Like I said, it was a good, active weekend. Did plenty of good things. Had some fun. Got some much needed projects done. It was a good, refreshing time.

Finding the line between good family time & becoming overly enmeshed


One of the things that I was initially warned about when I started therapy was that fine line between being a dedicated parent and loving my family and becoming enmeshed in it. And while it is a line I tend to straddle with differing success I have started to notice that Kim has gone too far in one direction. While I love her willingness to do whatever it takes for the family, diving into Scouting (Boy & Girl), attending wrestling meets etc. I tend to take that for granted. This week in particular she was stretched to the limit by it all.

Which means I need to take the initiative to figuratively kick her out of the house tonight for a night out. It means I get the kids to myself and that can be draining for me. But at this time she needs that time away more than I do. Because she will spending tomorrow doing more Scout activities, and then tomorrow night we have Jimmy’s sleepover. And since I will be running D&D for the big boys that means she will have to take care of the little ones. So she needs tonight.

And next Saturday I will be gone most of the day, arriving back in time to help with Emily’s sleepover. While it is not the most fun occasion (Justin’s memorial/celebration of life) it will still be time away for me. So I have that to look forward to, plus I get a 4 day weekend the next week.

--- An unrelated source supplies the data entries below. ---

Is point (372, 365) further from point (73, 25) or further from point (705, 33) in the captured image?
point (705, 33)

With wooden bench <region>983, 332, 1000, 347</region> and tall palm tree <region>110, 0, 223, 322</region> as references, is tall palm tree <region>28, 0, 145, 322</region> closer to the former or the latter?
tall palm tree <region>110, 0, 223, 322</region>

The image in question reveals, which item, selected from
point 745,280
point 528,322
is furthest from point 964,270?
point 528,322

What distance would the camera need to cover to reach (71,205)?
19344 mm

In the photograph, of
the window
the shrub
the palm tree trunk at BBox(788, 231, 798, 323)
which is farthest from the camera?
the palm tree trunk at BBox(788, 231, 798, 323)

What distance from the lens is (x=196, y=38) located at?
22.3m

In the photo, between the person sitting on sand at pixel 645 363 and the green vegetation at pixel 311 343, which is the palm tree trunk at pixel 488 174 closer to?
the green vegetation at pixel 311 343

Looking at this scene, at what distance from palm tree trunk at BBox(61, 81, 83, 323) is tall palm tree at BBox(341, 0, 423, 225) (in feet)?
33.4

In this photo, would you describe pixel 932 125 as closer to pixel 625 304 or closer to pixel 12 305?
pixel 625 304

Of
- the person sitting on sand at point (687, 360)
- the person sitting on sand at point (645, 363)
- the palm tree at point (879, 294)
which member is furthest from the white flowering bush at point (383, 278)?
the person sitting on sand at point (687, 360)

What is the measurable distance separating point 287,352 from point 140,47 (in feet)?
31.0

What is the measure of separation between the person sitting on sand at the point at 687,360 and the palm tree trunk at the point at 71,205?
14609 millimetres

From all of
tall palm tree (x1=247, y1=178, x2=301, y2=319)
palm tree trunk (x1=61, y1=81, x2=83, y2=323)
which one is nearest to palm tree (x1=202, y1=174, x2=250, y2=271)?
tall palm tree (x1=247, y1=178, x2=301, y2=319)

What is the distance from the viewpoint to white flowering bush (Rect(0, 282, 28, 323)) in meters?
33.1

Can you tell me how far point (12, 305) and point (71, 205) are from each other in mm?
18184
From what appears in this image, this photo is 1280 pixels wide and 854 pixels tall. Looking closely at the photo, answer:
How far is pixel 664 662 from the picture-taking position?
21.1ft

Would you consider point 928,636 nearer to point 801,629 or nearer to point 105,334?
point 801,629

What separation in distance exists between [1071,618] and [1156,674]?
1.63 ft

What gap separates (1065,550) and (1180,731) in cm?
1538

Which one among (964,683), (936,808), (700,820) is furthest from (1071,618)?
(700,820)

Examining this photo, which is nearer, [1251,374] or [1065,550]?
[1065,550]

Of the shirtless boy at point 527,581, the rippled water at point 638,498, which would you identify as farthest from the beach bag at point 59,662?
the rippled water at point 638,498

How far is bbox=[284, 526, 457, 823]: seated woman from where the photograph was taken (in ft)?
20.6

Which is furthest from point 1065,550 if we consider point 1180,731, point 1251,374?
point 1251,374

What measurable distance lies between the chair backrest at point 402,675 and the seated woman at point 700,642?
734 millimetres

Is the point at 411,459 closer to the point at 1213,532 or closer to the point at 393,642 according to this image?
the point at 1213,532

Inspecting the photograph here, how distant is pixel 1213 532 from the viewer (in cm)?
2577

It really is all about teamwork and sharing. Like how I tend to do most of the kitchen work, picking up duties, trash. While she does most of the laundry, deep cleaning. And we are gradually getting the kids to do more and more of their duties. Family is not about 1 person doing all the work. And in order to keep that balance healthy everyone has to share. Well the same applies to time away from the family. We need that time out in order to stay sane.

While I need to keep myself healthy by not getting too caught up in all this I need to be mindful of others. I know I need to be selfish enough to take that time for myself when I need it. And I also need to realize that it is not all on me to take care of the kids, that Kim is there and is perfectly capable of taking care of them if I am not there. But in order for that to happen she needs her time as well. To sum up: balance and moderation in all of this is the key. Don’t become so filled up with family that I lose myself. But also make sure that the family gets what it needs to.